多発性硬化症(MS)における新型コロナウイルス感染症(COVID-19)の発生率と影響:バルセロナの1施設のMS診療部門の調査から

Incidence and Impact of COVID-19 in MS: A Survey From a Barcelona MS Unit

Maria Sepúlveda*, Sara Llufriu*, Eugenia Martínez-Hernández*, Martí Català*, Montse Artola*, Ana Hernando*, Carmen Montejo*, Irene Pulido-Valdeolivas*, Eloy Martínez-Heras*, Mar Guasp*, Elisabeth Solana*, Laura Llansó*, Domingo Escudero*, Marta Aldea*, Clara Prats*, Francesc Graus*, Yolanda Blanco*, Albert Saiz

*From the Neuroimmunology and Multiple Sclerosis Unit (M.S., S.L., E. Martínez-Hernández, M. Artola, A.H., C.M., I.P.-V., E. Martínez-Heras, M.G., E.S., L.L., D.E., Y.B., A.S.), Service of Neurology, Hospital Clinic, Institut d'Investigacions Biomèdiques August Pi i Sunyer (IDIBAPS), and Universitat de Barcelona; Comparative Medicine and Bioimage Centre of Catalonia (CMCiB) (M.C., C.P.), Fundació Institut d'Investigació en Ciències de la Salut Germans Trias i Pujol; Department of Physics (M.C., C.P.), Universitat Politècnica de Catalunya; Preventive Medicine and Epidemiology Department (M. Aldea), Hospital Clinic of Barcelona, University of Barcelona; Neuroimmunology Program (F.G.), Institut d'Investigacions Biomèdiques August Pi i Sunyer (IDIBAPS); and Institut de Neurociències (A.S.), Universitat de Barcelona, Spain.

◆ 表示データ:
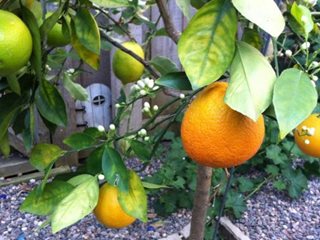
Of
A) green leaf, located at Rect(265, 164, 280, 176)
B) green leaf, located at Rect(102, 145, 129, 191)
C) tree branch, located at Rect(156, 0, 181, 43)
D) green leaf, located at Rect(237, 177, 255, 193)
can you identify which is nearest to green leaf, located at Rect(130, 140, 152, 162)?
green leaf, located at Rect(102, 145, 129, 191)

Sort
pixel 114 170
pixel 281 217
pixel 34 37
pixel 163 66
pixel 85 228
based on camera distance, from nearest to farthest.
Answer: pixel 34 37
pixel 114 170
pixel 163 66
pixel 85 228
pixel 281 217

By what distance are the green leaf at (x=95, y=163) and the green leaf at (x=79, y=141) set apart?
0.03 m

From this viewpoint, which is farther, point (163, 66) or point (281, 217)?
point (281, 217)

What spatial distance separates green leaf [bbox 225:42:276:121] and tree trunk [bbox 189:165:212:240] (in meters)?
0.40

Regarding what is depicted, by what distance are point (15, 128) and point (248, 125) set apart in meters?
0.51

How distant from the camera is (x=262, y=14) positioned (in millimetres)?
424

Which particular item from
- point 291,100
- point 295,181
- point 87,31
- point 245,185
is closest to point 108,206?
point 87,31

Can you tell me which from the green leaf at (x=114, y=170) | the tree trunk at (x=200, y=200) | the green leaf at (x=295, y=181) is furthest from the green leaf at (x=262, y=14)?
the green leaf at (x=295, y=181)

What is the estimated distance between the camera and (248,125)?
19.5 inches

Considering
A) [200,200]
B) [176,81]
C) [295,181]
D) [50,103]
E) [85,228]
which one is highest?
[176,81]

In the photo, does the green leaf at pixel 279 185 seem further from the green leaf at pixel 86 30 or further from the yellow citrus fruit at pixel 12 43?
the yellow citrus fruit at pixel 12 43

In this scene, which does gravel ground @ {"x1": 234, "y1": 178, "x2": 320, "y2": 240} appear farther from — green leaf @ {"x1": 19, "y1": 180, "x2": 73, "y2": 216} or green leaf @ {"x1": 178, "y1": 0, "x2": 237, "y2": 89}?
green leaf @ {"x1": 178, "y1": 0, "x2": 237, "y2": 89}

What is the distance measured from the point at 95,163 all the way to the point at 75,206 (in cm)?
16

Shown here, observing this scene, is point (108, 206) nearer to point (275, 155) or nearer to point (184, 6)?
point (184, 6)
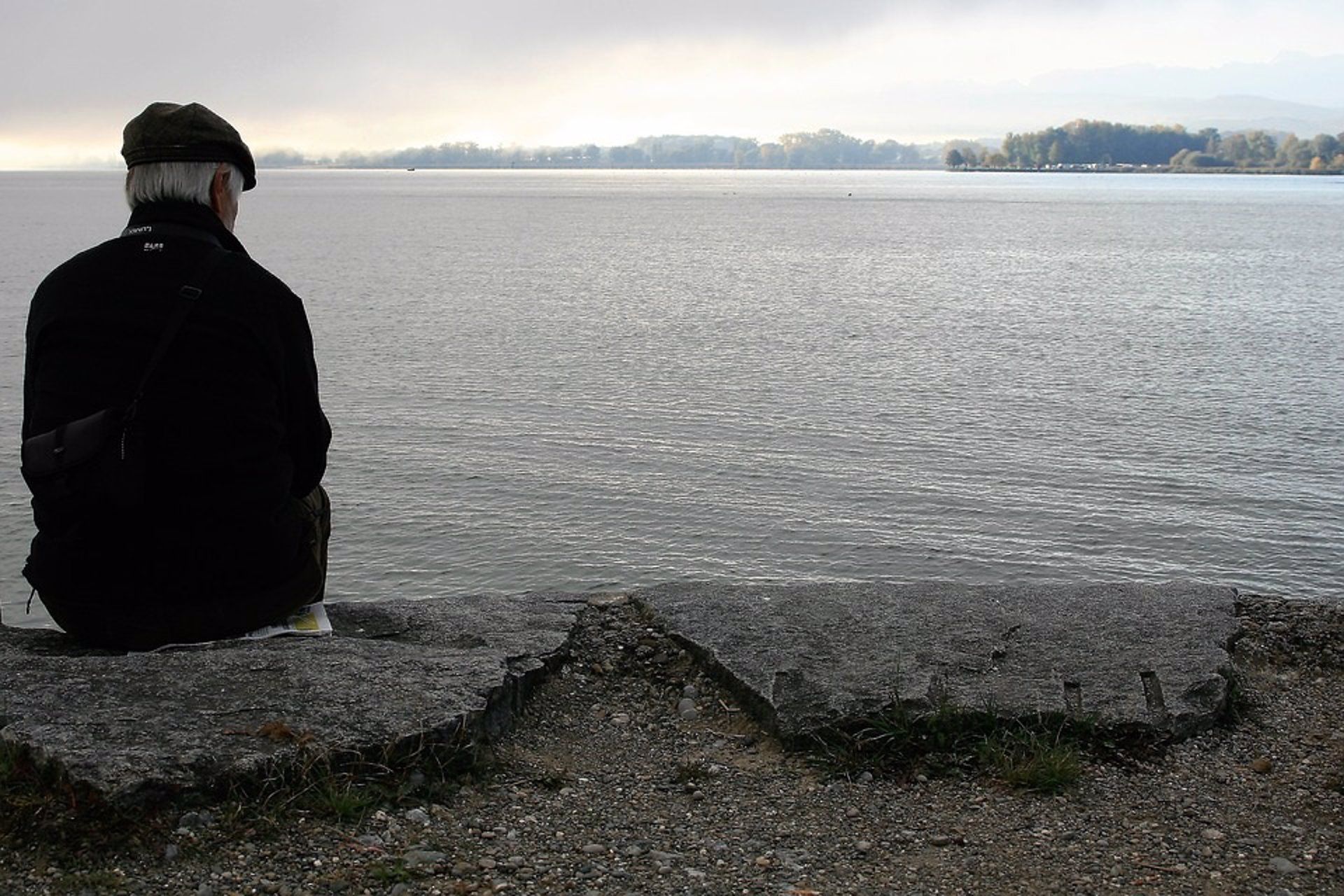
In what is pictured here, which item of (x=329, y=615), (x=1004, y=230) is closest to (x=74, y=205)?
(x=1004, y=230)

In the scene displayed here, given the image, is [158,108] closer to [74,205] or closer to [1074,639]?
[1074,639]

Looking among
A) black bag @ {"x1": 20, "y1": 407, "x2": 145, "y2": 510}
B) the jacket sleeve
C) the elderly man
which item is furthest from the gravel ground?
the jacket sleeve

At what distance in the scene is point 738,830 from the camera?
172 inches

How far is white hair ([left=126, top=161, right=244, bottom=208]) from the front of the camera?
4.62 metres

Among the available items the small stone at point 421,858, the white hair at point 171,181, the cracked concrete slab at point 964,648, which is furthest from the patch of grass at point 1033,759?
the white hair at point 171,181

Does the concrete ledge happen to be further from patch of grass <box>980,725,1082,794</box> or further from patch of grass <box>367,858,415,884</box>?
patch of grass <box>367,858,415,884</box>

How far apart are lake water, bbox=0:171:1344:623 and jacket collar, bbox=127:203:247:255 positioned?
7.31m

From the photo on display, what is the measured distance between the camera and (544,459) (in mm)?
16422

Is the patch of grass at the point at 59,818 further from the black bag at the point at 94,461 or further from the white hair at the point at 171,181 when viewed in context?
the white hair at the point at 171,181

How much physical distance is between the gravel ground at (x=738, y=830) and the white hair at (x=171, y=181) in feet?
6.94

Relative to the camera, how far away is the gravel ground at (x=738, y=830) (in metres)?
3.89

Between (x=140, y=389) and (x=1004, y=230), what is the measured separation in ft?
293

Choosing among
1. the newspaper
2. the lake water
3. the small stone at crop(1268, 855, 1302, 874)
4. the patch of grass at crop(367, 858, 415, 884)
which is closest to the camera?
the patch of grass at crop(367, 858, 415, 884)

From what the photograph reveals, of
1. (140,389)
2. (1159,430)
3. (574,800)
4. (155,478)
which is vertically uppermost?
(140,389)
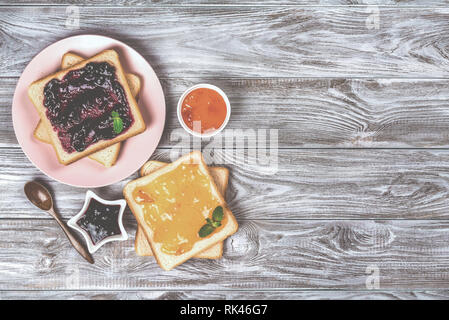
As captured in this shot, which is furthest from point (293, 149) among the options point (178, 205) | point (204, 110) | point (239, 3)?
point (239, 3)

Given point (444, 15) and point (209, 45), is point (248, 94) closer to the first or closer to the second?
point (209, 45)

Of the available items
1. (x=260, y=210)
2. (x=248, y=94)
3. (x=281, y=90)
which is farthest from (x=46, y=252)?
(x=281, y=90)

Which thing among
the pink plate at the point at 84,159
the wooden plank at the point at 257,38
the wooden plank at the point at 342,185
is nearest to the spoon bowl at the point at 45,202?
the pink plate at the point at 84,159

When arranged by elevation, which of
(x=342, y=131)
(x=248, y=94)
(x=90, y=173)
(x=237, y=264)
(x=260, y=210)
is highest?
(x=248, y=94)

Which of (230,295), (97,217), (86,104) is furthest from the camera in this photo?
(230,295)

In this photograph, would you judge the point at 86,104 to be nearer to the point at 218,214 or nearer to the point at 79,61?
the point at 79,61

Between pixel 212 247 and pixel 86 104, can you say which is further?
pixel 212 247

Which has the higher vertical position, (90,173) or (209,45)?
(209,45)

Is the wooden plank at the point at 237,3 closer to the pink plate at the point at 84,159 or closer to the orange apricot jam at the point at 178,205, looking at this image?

◆ 資料を読み解く:
A – MSとCOVID-19に関する文章で、正式名称の直後に括弧で示された略称をすべて挙げ、それぞれの正式名称も添えよ。
B – MSとCOVID-19に関する文章を、途切れたところから書き継げ。
データは、MSとCOVID-19に関する文章とは別個の資料である。

◆ 各項目の解答:
A –
- MS:多発性硬化症
- COVID-19:新型コロナウイルス感染症
- IDIBAPS:Institut d'Investigacions Biomèdiques August Pi i Sunyer
- CMCiB:Comparative Medicine and Bioimage Centre of Catalonia

B –
Neurol Neuroimmunol Neuroinflamm. 2021 Jan 27;8(2):e954. doi: 10.1212/NXI.0000000000000954. Print 2021 Mar 4.

多発性硬化症(multiple sclerosis:MS)患者の単施設コホートにおける新型コロナウイルス感染症(coronavirus disease 2019:COVID-19)の発生率を調査し、MS患者の併存疾患や治療がCOVID-19の転帰に及ぼす影響を探る。横断的混合型研究を実施した。バルセロナ大学ホスピタル・クリニックのMS診療部門で経過観察中のMS患者586例を対象に、電話インタビューおよび電子カルテのレビューを行った。パンデミック開始時からのCOVID-19確定例(PCRまたは抗体検査が陽性)およびCOVID-19全例(確定例と疑い例)の累積発生率をバルセロナ市住民の推計値と比較した。

計407例(69.5%)が調査を完了した。回答者の多く(67%)が女性であった。回答者の年齢中央値は48歳(範囲19 - 86歳)、84%が再発寛解型で、45%が1つ以上の併存疾患を有し、74.7%が疾患修飾療法(disease-modifying therapy:DMT)を受けていた。COVID-19の確定例は5例(1.2%)、疑い例は46例(11.3%)であった。COVID-19の累積発生率は一般集団よりも2倍近く高かった(P<0.001)。6例(11.7%)が入院し、そのうち5例は順調に回復して1例は死亡した。入院した割合が高かったのは、男性患者、糖尿病を有する患者、進行型MSの患者であった(P<0.05)。DMTは感染リスクおよび転帰と関連していなかった。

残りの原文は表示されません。